## EXERCISE BRIEF
Rewrite the listing below, replacing each "young woman" with "teenage girl" and keeping every other word as it is. Leave the pictures out of your answer.
PROVIDED INFORMATION Block Start
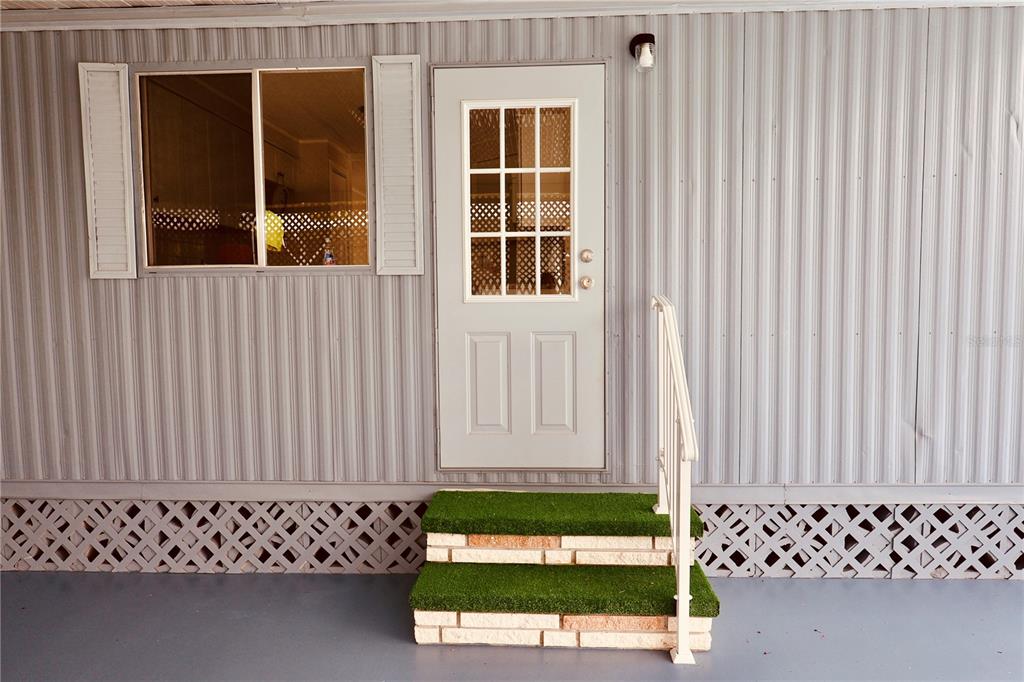 A white door and window are set into the corrugated metal siding of a home — 25163 MARION AVENUE UNIT 47, PUNTA GORDA, FL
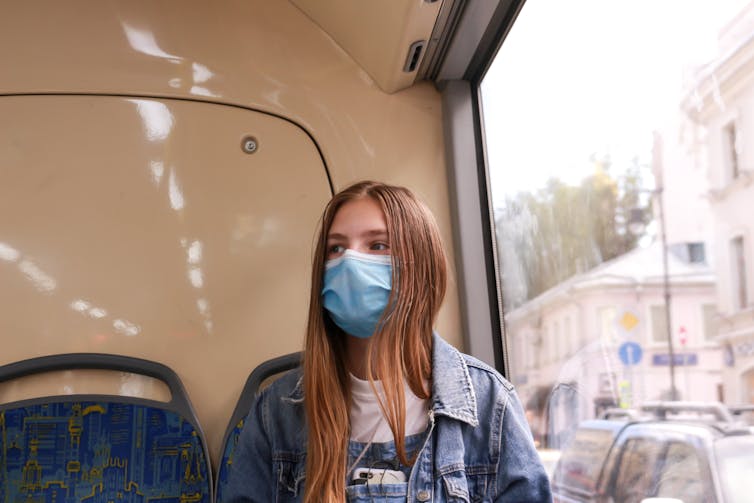 A young woman on a bus wearing a mask.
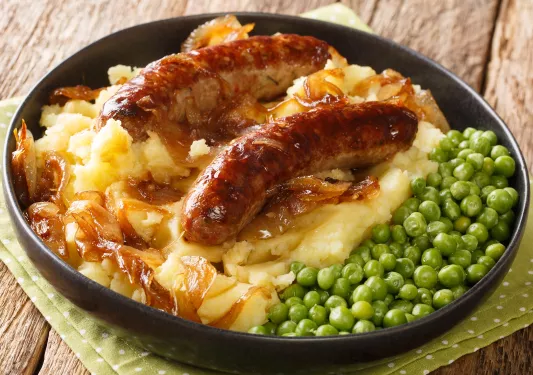 Bowl of bangers and mash with a side of peas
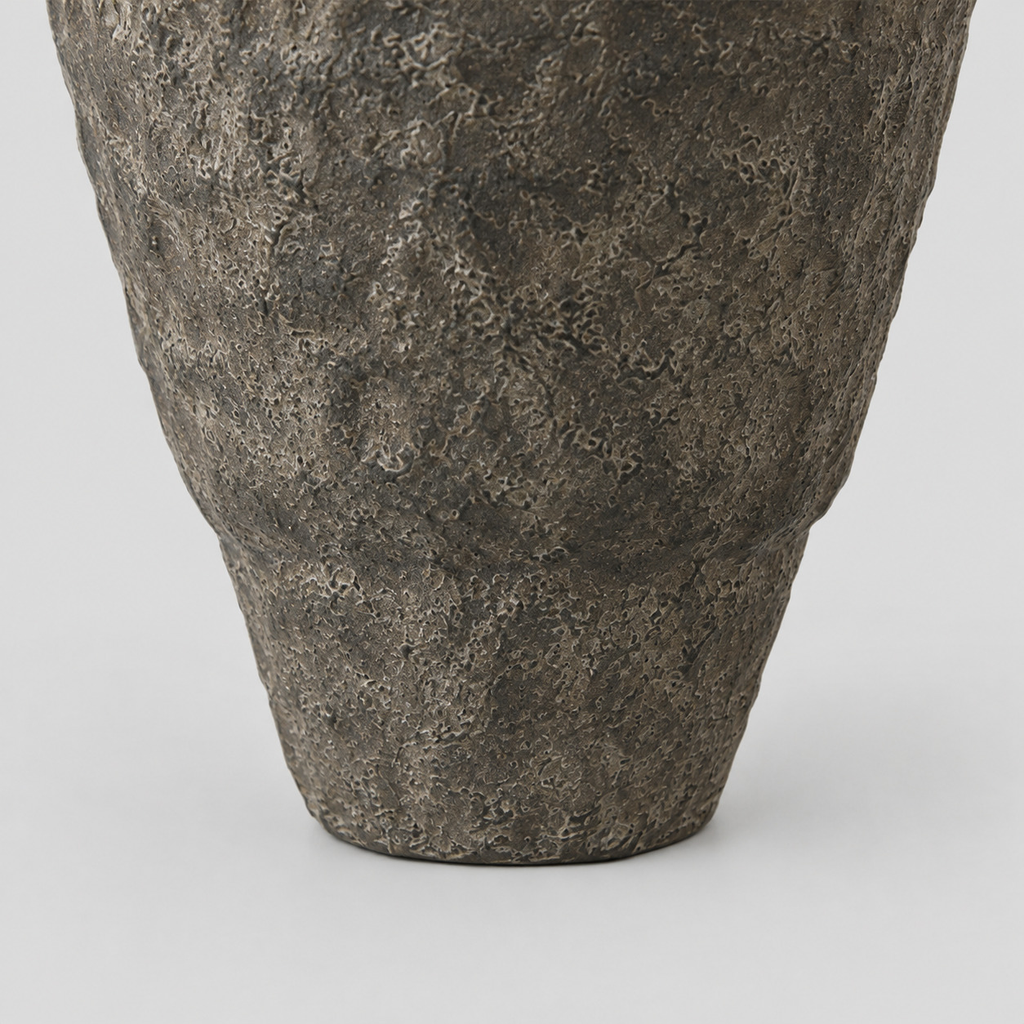 Close up of the tapered base of the textured ceramic urn vase in Charcoal finish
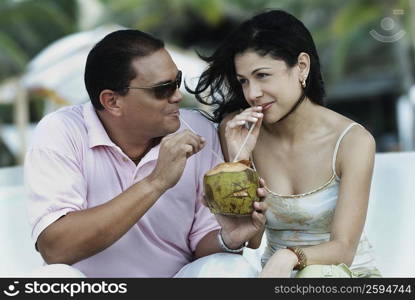 Close-up of a mid adult man and a young woman drinking coconut water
PROVIDED INFORMATION Block End
## RESULT OF THIS TASK
 A white door and window are set into the corrugated metal siding of a home — 25163 MARION AVENUE UNIT 47, PUNTA GORDA, FL
 A teenage girl on a bus wearing a mask.
 Bowl of bangers and mash with a side of peas
 Close up of the tapered base of the textured ceramic urn vase in Charcoal finish
 Close-up of a mid adult man and a teenage girl drinking coconut water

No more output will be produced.